### [Text]
_____
Cleveland voters empowered the city’s Community Police Commission in 2021 to oversee police officer discipline, training and department policies. But the commission can’t even agree on who should serve as its executive director and spent its most recent meeting arguing about the definition of the word “or.”

That meeting, the purpose of which was to install a permanent executive director, ended in a heated debate over Robert’s Rules of Order, the 150-year-old manual of parliamentary rules for meetings. Eventually, commissioners called in a city attorney after failing to resolve the disagreement.

“Quite frankly, I believe this community deserves better,” said Commissioner Teri Wang. “They entrusted us with civilian oversight.”

This is the latest dispute to trip up the commission, created by the 2015 consent decree designed to overhaul the Cleveland police department after a federal investigation found the department was using excessive, unconstitutional force against the citizenry.

In 2021, Clevelanders passed Issue 24, which gave the 13-member CPC broad authority over the police department.

The commission needs to install an executive director to move ahead with the work voters gave it two years ago. With no one in that role permanently, the commission has not yet started reviewing the department’s decisions on officer discipline, a central responsibility enshrined in the city charter. And there is no system in place for the commission to receive information from the city on the disciplinary decisions it is charged with evaluating.
_____
### [Material]
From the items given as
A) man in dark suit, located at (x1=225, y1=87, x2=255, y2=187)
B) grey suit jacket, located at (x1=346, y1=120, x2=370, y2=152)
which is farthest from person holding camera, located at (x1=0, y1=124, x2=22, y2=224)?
_____
Continue the Cleveland police commission text from where it stops. The lines are separate material.

The Cleveland Division of Police is eight years into its federal consent decree, an agreement to reform department policies on the use of force, search and seizure, crisis intervention, data collection and officer accountability. A report released earlier this year by the police commission found the city had only completed about 39% of those reforms, though the city has argued that it has made great progress and the decree should be lifted.

Once the federal judge currently overseeing the consent decree declares it completed, oversight of the department will largely shift from the Department of Justice and federal court to the CPC.

Members of the public attending the June 14 meeting were openly frustrated with the commission, which has been meeting for six months without discussing a single police disciplinary decision or policy change that’s occurred in that time. During the meeting, a profane shouting match twice broke out between a member of the public and a commissioner.

“If a case is brought to you, to this commission today, can you honestly, truly say you are ready to render a decision? This is nonsense,” Black Lives Matter Cleveland co-founder LaTonya Goldsby told the commission after its meeting was derailed by arguments. “The nonsense, the bickering, the ego-tripping — it needs to stop.”

Robert’s Rules of Order and who’s in charge?

The CPC, like many boards of directors and city councils, uses Robert’s Rules to bring order to meetings. On June 14, 2023, commissioners voted 7-5 to dissolve a hiring committee formed in April and nominate their current interim executive director Jason Goodrick to be their permanent leader.

That’s when commission Co-Chair Jan Ridgeway, a community activist who for more than a decade ran the Garden Valley Neighborhood House, a food pantry in the Kinsman neighborhood, disputed the vote on procedural grounds.

Several of the commissioners who voted "yes" appeared confused or frustrated by Ridgeway's decision to challenge the vote.

Wang, who voted for Goodrick, read directly from the manual.

The issue was left unresolved after the commission called the city’s law department to interpret Robert’s Rules, which includes one provision that requires a two-thirds vote to rescind an earlier vote but also says a majority vote is enough.

Further discussion ensued over the use of the word “or.”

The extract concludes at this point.